Trop de pensées parasitant mon esprit, je pris le parti de m'en remettre entièrement à mon amie de calvaire, qui jamais ne m'avait fait défaut. Respirant un grand coup, je me lançai en tentant d'ignorer l'énorme nœud qui se formait dans mon estomac.

-La musique que vous avez jouer m'a toucher et m'a fait penser à mes parents. Répétai je comme un automate.

Bien.

-Je croyais que c'était à cause de ce que Ma t'a dit. Elle avait l'air pas très commode lorsqu'elle t'a demandé de la rejoindre dans la dépendance.

Dis lui que ce n'est pas à cause de Ma.

-Ce n'est pas à cause de Ma.

-Je suis désolée si ma musique t'a fait penser à tes parents, alors.

Dis lui qu'elle n'a pas à être désolée car cela t'a quand même fait du bien de penser à eux.

-Ne soyez pas désoler car cela m'a quand même fait du bien de penser à eux.

Super, continue comme ça.

-Tu as l'air bizarre. Dit Mlle en plissant les yeux.

Dis lui que tu n'es pas bizarre.

-Je ne suis pas bizarre.

Mlle me scrutait si intensément que je du me pincer la cuisse pour ne pas céder à l'envie de craquer.

-Bref. Que t'arrive t-il aujourd'hui, alors. Et ne crois pas que je n'ai pas remarqué les marques dans ton cou.

Je suis fichue, pensai-je.

Non tu n'es pas fichue. Dis lui....dis lui qu'un moustique t'a piqué et que tu t'es gratter. NON! Attends. Dis lui plutôt qu'une des plantes médicinale de Ma, t'a donné des démangeaisons. Oui, je crois que ça va passer.

-Une des plantes médicinale de Ma m'a donné des démangeaisons. Oui je crois que ça va pas...Je crois que ça va arrêter de...de me démanger...oui, je crois bien.

Les yeux bleus de Mlle étincelaient. A croire qu'elle tentait de sonder mon âme à nue. Une âme déjà sacrément amochée.

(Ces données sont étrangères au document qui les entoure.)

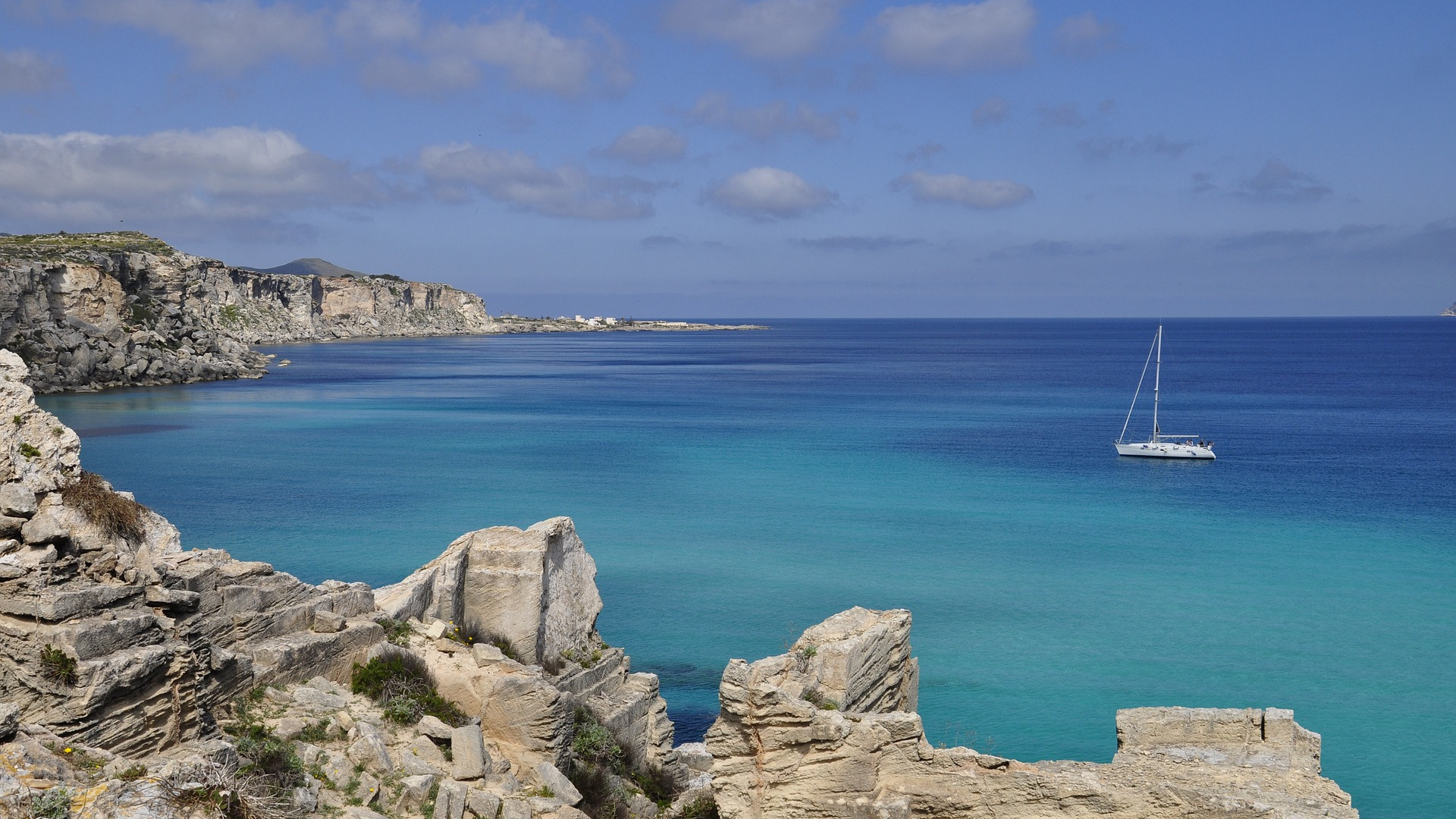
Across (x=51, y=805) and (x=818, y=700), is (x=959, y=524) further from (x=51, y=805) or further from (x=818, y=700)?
(x=51, y=805)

-Un jour quelqu'un m'a dit que si l'on partage un fardeau il sera moins lourd à porter, lâcha t-elle tristement. Même si je suis une pauvre fille en chaise roulante je peux t'aider à porter le tien, tu sais. Parce que nous sommes meilleures amie et que...

Et le soir arriva.

Le soir arriva sans que je ne m'en rende compte.

J'étais allongée dans mon lit. Cela faisait maintenant des heures que ma maîtresse s'était endormie et cela faisait maintenant des heures que j'étais sensé me trouver dans un autre lit que le mien. 

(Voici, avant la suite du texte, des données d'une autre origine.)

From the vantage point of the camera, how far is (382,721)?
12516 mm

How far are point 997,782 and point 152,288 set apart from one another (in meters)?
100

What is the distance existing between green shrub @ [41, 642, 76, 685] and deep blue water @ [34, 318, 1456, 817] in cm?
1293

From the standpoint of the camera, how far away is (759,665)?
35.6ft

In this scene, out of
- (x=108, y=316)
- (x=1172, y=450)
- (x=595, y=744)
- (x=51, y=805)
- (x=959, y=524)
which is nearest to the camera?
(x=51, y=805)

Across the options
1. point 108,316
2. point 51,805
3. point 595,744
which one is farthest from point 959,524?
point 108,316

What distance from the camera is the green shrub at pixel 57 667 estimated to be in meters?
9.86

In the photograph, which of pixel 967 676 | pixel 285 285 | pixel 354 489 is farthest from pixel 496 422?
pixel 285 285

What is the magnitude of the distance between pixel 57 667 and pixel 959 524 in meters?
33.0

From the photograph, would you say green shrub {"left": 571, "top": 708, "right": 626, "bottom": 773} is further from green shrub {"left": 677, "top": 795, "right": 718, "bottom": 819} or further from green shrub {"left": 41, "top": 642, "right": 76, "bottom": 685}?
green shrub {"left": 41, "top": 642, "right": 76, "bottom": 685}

Mais je m'en fichais éperdument. La façon sournoise d'agir de Mr Salvor me troublait, me révoltait.

Comment aurais je pu le rejoindre après le coup bas qu'il avait orchestré contre Shakur?

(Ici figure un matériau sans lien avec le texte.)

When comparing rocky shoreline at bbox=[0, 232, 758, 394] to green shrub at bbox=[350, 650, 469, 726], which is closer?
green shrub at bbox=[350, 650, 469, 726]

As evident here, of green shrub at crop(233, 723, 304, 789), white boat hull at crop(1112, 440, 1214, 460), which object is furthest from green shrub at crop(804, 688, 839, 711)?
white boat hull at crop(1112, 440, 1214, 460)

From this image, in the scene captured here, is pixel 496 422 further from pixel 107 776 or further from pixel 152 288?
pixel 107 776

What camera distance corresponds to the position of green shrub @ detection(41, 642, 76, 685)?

Le long de mon échine une coulée de froid s'insinua. Car je guettais le moindre bruit. La moindre variation de changement d'air. Me demandant quand il viendrait. Et ce qu'il ferait, car il avait exigé ce matin encore avant que je m'en aille,

Je te veux dorénavant dans mon lit.

Et le matin arriva.

Le matin arriva et je m'en suis rendu compte car je n'avais pas fermer les yeux de la nuit. J'étais toujours allongée dans mon lit.

Il n'était pas venu.

Rien ne s'était passé.

Pourtant la coulée de froid qui s'était insinué dans mon échine était toujours là. Traînant comme un mauvais présage.